Noteworthy: Pranay got started early, learning to code at age 8. He interned at Facebook on the GraphQL team, then at ZEIT where he worked on a lot of experimental tooling. Voters loved the potential of his project. He also managed to hit his goal of getting Windsor in the hands of real users with a real codebase by the end of the tournament.


Lucas Gleba (18, Spain, @lucasgleba)

Lucas is building a set of ML APIs that enable ordinary businesses to take advantage of machine learning without being subject experts in the matter. Just like Oracle enabled anyone to use a database, Lucas’s platform will enable any business to use ML.
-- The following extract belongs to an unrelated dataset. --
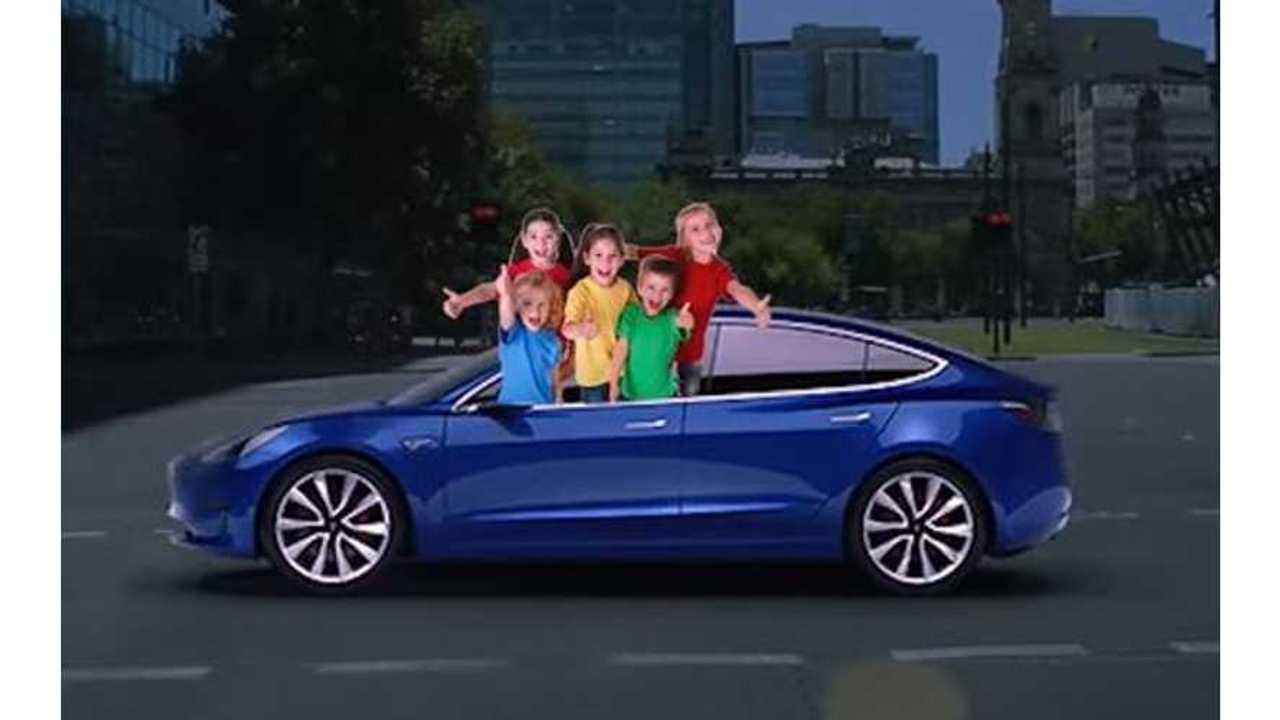 Tesla Model 3 satire
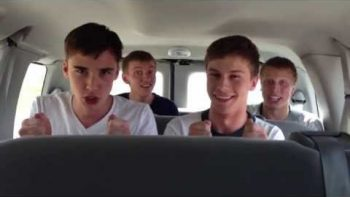 Friends Perform Book Of Mormon's 'Hello' On Van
Noteworthy: Lucas is an untraditional polymath. Before working on machine learning, he designed a chemical process to transform atmospheric carbon dioxide and water into fuel. He’s also done work on artificial neural networks and computational flock behavior.


Thomas Uhlenbruck (23, Canada, @pulseindustrial)

Thomas is building sensors for industrial equipment that will reduce CO2 emissions and improve safety. Industrial equipment is often inspected by hand today with manual audits. This is exactly the type of the world software has yet to eat. Their sensors provide operators the information they need to keep their system optimized and safe at all times.

Noteworthy: Thomas is an undergrad at Waterloo. He’s worked in water treatment, lake modelling, and municipal engineering, but left his research group because he wanted more practical work experience. Over the course of the Pioneer Tournament, he managed both to work on engineering and secure multiple prototype installations at different plants, which is no simple feat.


Pavle Goloskokovic (28, Serbia, @pgoloskokovic)

Pavle is building a VR Adventure Game for the blind. Yep, VR for blind people. It’s a narrative-driven adventure game that completely relies on audible and tactile feedback to guide players in a role of a protagonist through an interactive story driven by exploration and puzzle-solving.

Noteworthy: Pavle’s a risk taker: he left his job at a startup to start his own gaming studio. He’s already built several projects and games. He also had a conscientious habit of submitting actionable status updates early. He’s working on the type of unusual project the Pioneer community seems to love.


Amulya Balakrishnan (18, USA)

Amulya is creating a wearable device that provides real-time, continuous ECG heart rate monitoring data. There currently exists no FDA-approved solution that can monitor ECG data in real time. Amulya is going to make it.

Noteworthy: Amulya recently graduated high school. Her friends and family expected her to go the standard collegiate route, but she decided to charter her own course. Her earlier project, an ADHD diagnosis tool, won the Disrupt NY 2017 Hackathon Grand Prize.